- The polls show it a dead-even race. No, Romney has not put away any of the swing states beyond North Carolina--but Florida is getting close. If he gets another one or two in the next 13 days? He's probably at or above 50% to win. If not ... then still the underdog.
- There's reports that someone responsible for the Libya attack has been caught. A major breakthrough on that front could be good for Obama--but to really exploit it he needs to bomb something. We'll see.
- Team Obama has released a full color printed book that covers his plans for his second administration. Apparently it's pretty. The multi-million unit printing is almost unheard of. You can get them if you live in a swing state. Which I do. Maybe I'll pick one up just to see. I bet he's going to kill Bin Laden again. Or maybe Abu Nazir. That'd be good.
Let's Talk About The Electoral College
I know there is at least one reader of this blog who didn't understand how the EC worked until I explained it. So let's do the short form:
- Every state has a certain number of Electoral Votes (EV) based on its population adjusted by census. It all adds up to 538. A winning number is 270 (or 269 for the Presidency if your party controls the House which gets to decide in the case of a tie).
- To win a state's EV you need 50+% of the popular vote. It's winner take all. So if you win 51% of Florida you get a whopping 29 EV. If you win 99% of Florida? The same 29 EV.
- This means that some states with relatively little population get a disproportionate share of the vote because of the way EV are assigned--however it also means that "Deep Red/Blue" states are taken for granted because, well, if you are already getting the 55 EV California grand prize, why spend any time there?
- As demographics shift states become more red or more blue over time. A swing state can be called "purple."
- It is possible (and has happened--in modern times) to lose the popular vote but win the Electoral College. This is because millions of people in big states may vote for you (boosting your popular vote count)--but if you don't win enough states ... you lose anyway.
So, Should We Get Rid Of It?
No. Although I definitely see some problems with the Electoral College (and I have left out Faithless Electors as a problem up above) I believe that, on the balance, it should remain. Why? Because needing to win across the nation (width) is as important as needing to win large population clusters (depth). I think the Electoral College is a strength in this regard that, while it does drive some unwanted behavior (the assault of negative ads on Ohio, for instance) it also ensures that whoever is playing in politics has to, to a degree, deal with the other side.
This might not be the case if someone just got a massive population in, say, California--and then gave them all the juice. It makes it more costly to "buy votes."
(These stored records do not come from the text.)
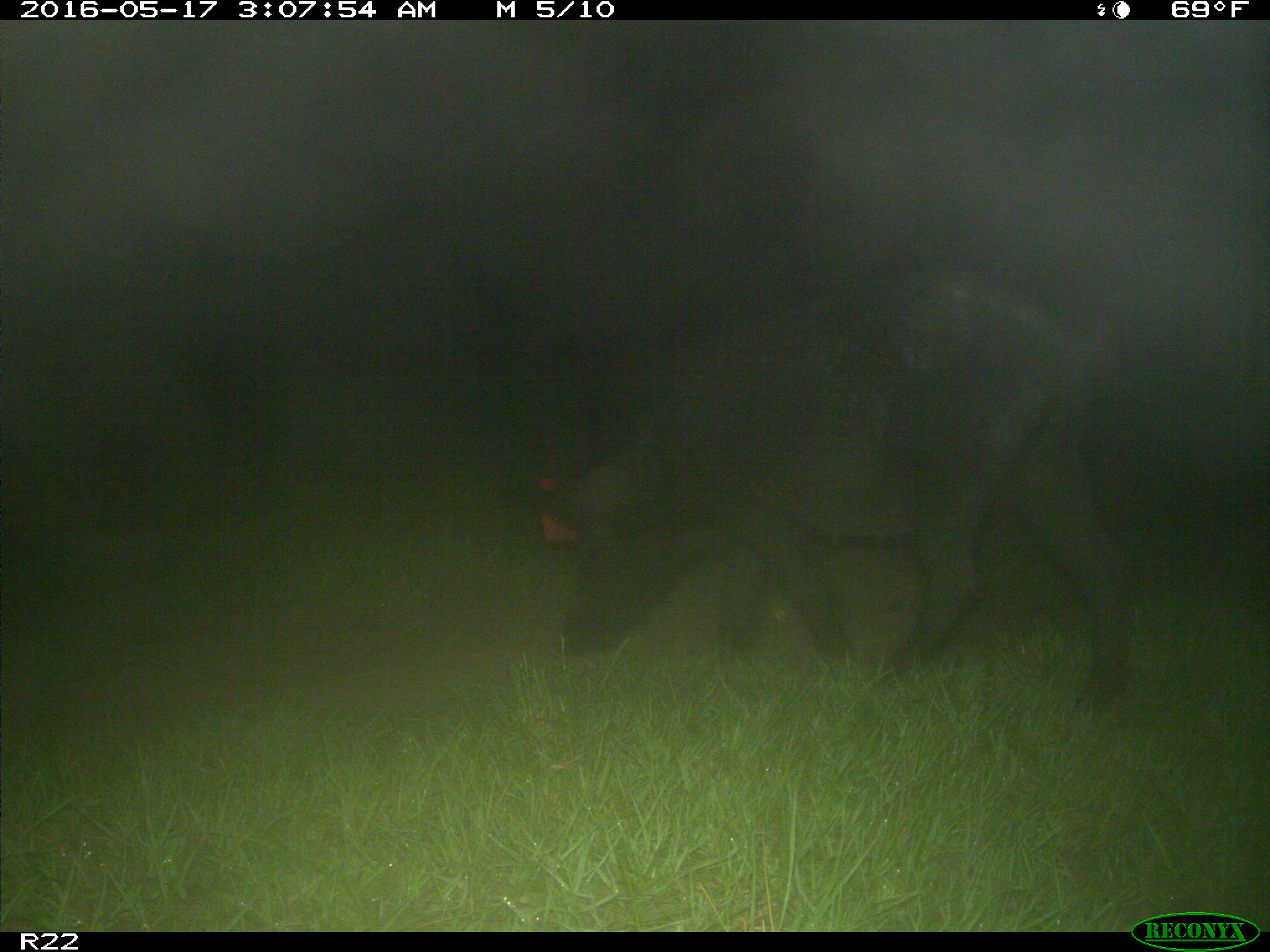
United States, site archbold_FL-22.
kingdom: Animalia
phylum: Chordata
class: Mammalia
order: Artiodactyla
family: Suidae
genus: Sus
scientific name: Sus scrofa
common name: wild boar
Sus scrofa (wild boar).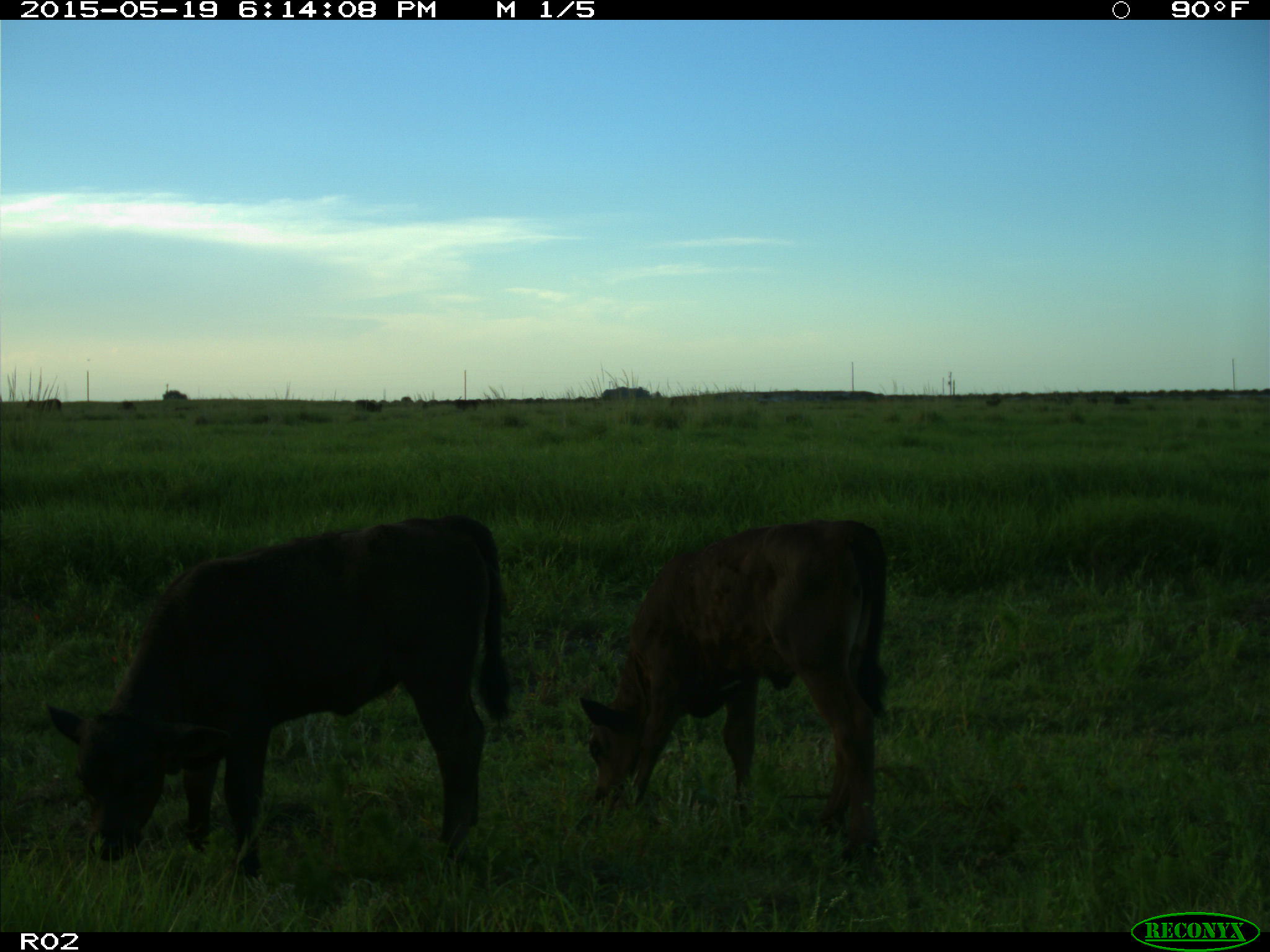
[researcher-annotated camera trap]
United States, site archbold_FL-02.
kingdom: Animalia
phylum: Chordata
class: Mammalia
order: Artiodactyla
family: Bovidae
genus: Bos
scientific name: Bos taurus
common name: domestic cow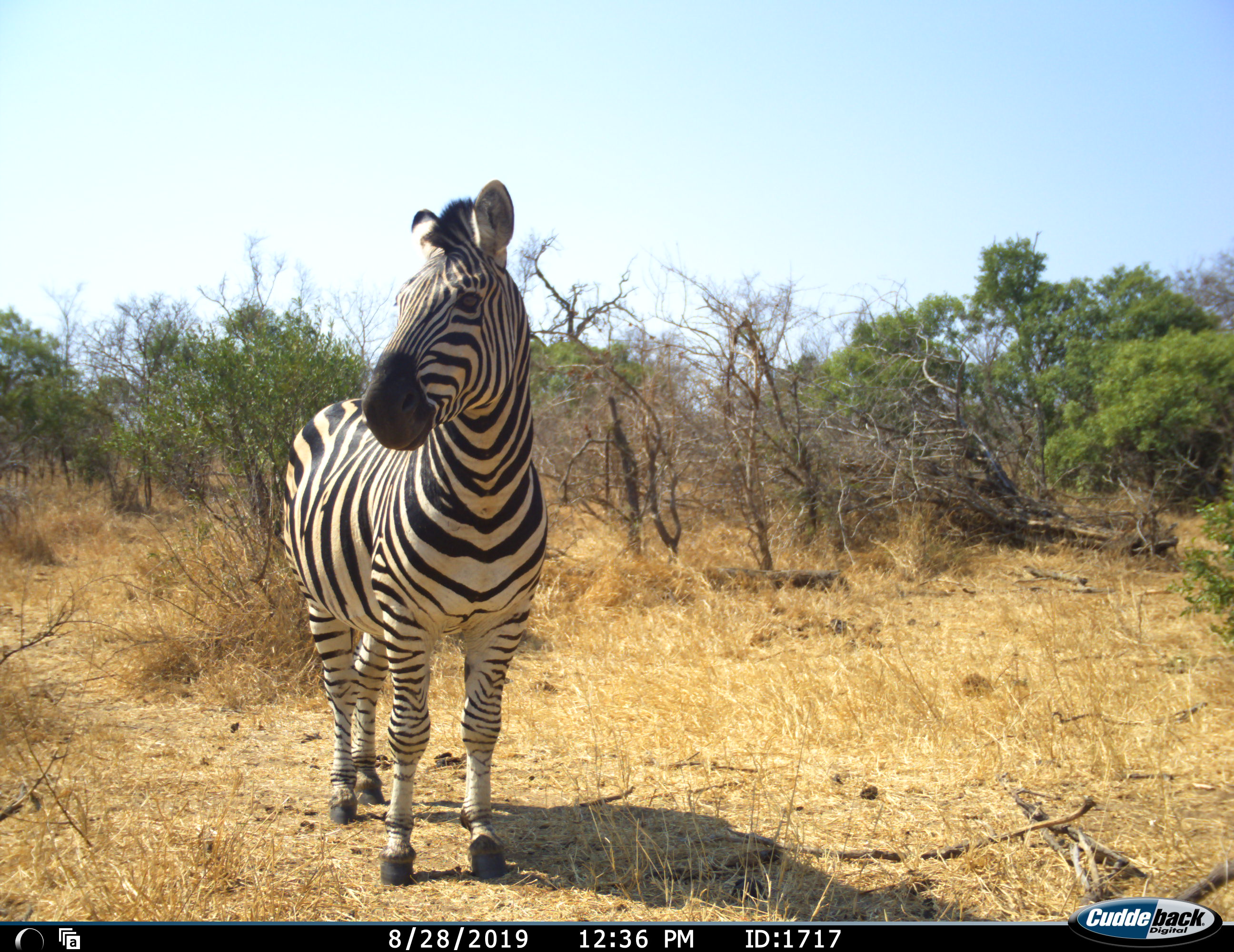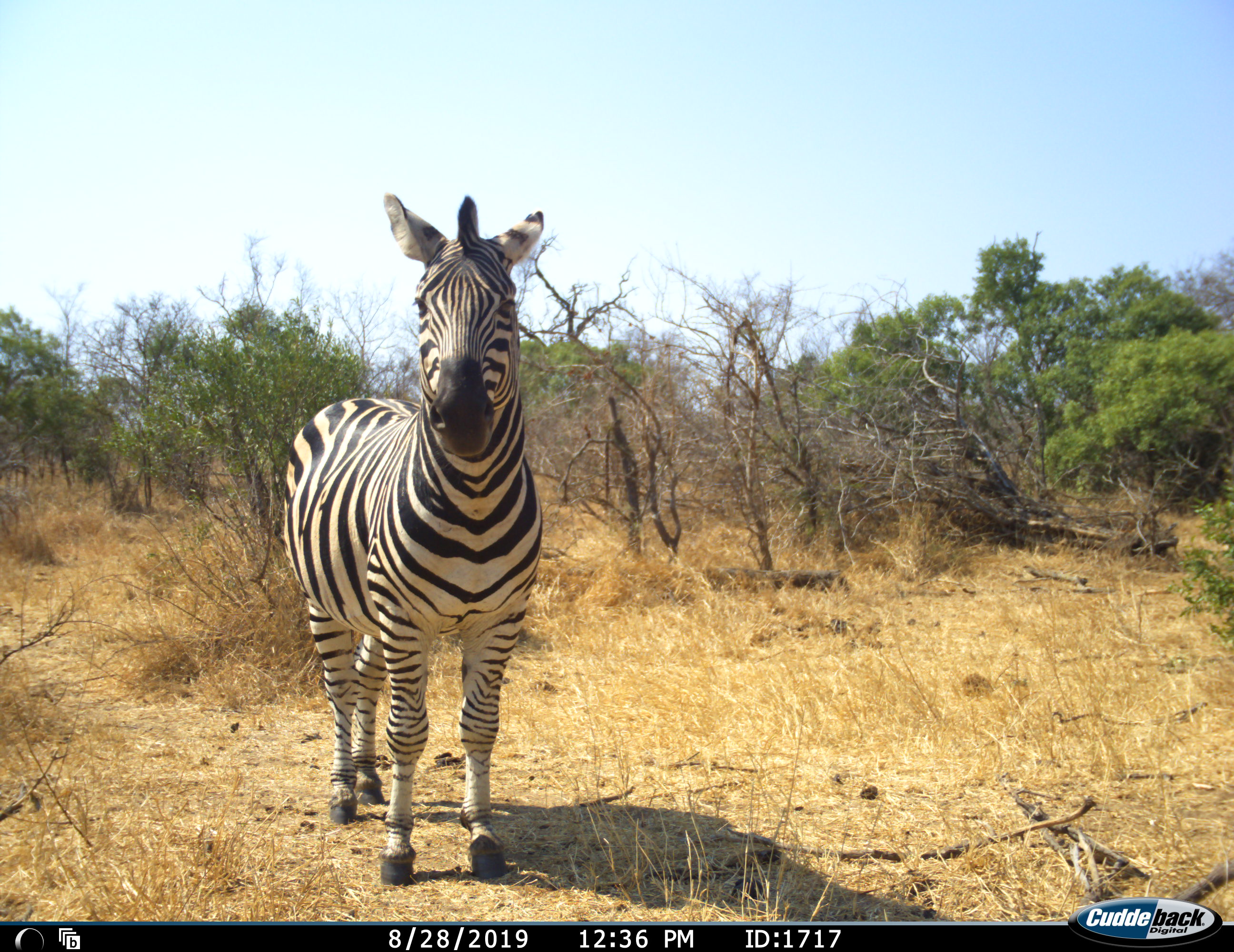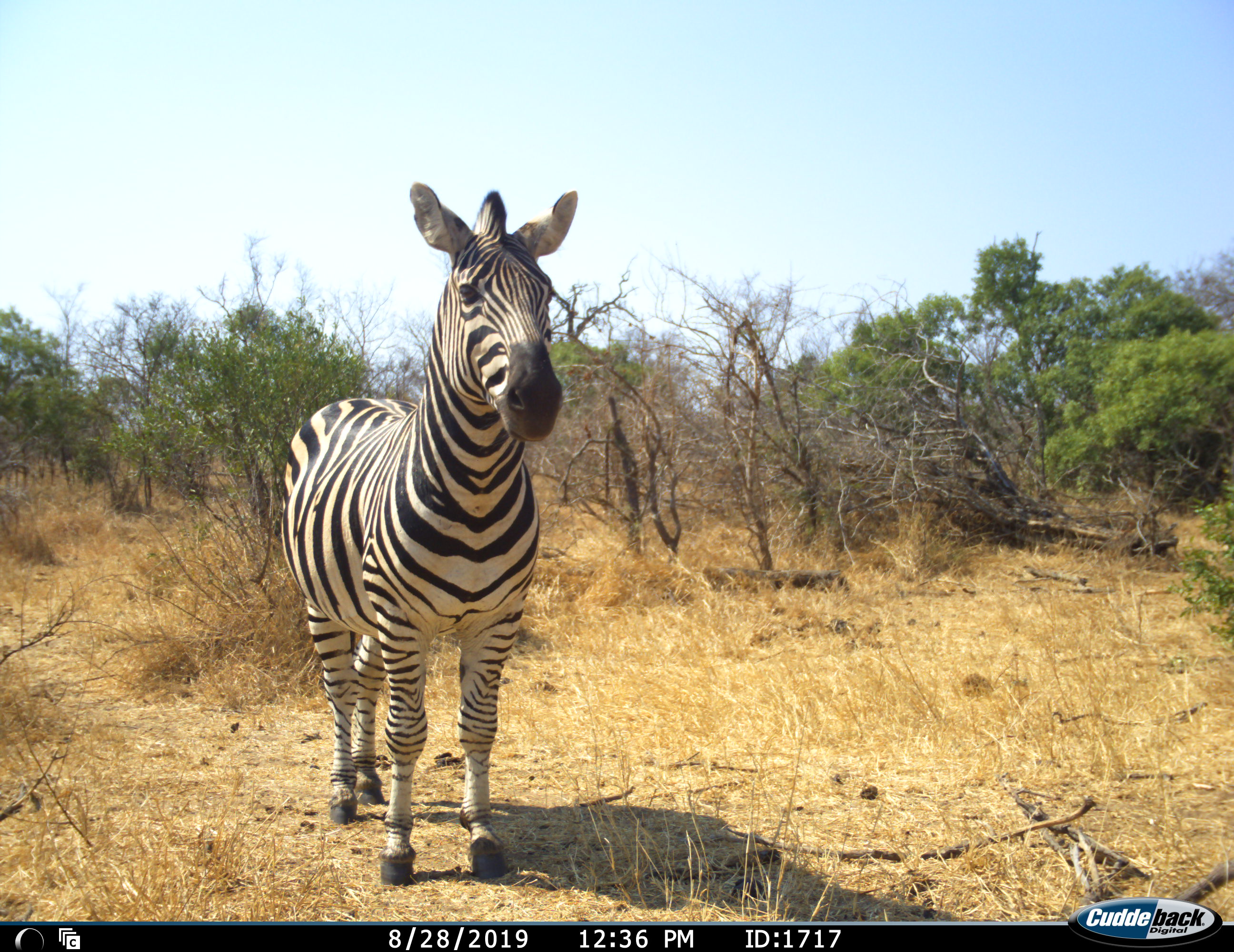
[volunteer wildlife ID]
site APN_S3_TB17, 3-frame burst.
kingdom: Animalia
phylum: Chordata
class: Mammalia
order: Perissodactyla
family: Equidae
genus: Equus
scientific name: Equus quagga burchellii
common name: burchell's zebra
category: zebraburchells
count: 1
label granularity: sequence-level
Here are some reasons I think are NOT especially good ones:
- States Rights. I'm not a big fan of protecting the "character" of individual states. There are certainly differences between, say Texas and New York and, yes, we do get an advantage from that--but I do not think that the (original) requirement that each state be its own semi-sovereign little nation is something we should idolize in this day and age. A lot of what people want to do with States-Rights is, to my mind, fairly unpleasant stuff. It's not big on my agenda (see the origins of the Senate).
- It's In The Constitution. This is why we will keep it. A constitutional convention to get rid of the EC would be a scary, scary thing. Opening up the patient and being able to re-write the internal organs is nothing I'd want to see done. That said, by itself, that isn't a reason not to do it. The Constitution is first and foremost a brilliant compromise. The founders were extremely bright--but the forces that shaped the fledgling America were not "Let's make the best country on earth" but rather "How can we get all these different agendas to hang together!?" The EC is one of those compromises--rules for counting slaves as votes was another. They're not all good. The EC isn't a bad one--but it also isn't holy-writ just for being part of the American foundation.
And Then: Commoners
There was allegedly some concern that common people couldn't be trusted to vote for President in any meaningful way. The EC could theoretically stop people like Warren G. Harding from becoming president but, hey, they didn't. It's also possible that if the Electoral College voters decided to, they could, like, decide that Alan Greenspan should be president ... or Wolf Blitzer. That's a problem--but fortunately a rare one.
I think this line of reasoning is fairly obnoxious in that (a) we've never had an EC upset so bad that, like, someone not even running has been made President--and we don't seem likely to and (b) deciding that the populace of the US can't be trusted to vote seems awfully elitist.
That said--and I am not exactly serious about this--but it is a concern--when people are able to vote through their smart phones the electorate is going to look very, very different. When they can vote through telephones or TVs ... even more so. The combination of ease of voting with almost-complete coverage will make it possible for things like popular movements to include people who were never included before. This could make us wish there were certain restrictions in place the founding fathers never dreamed of!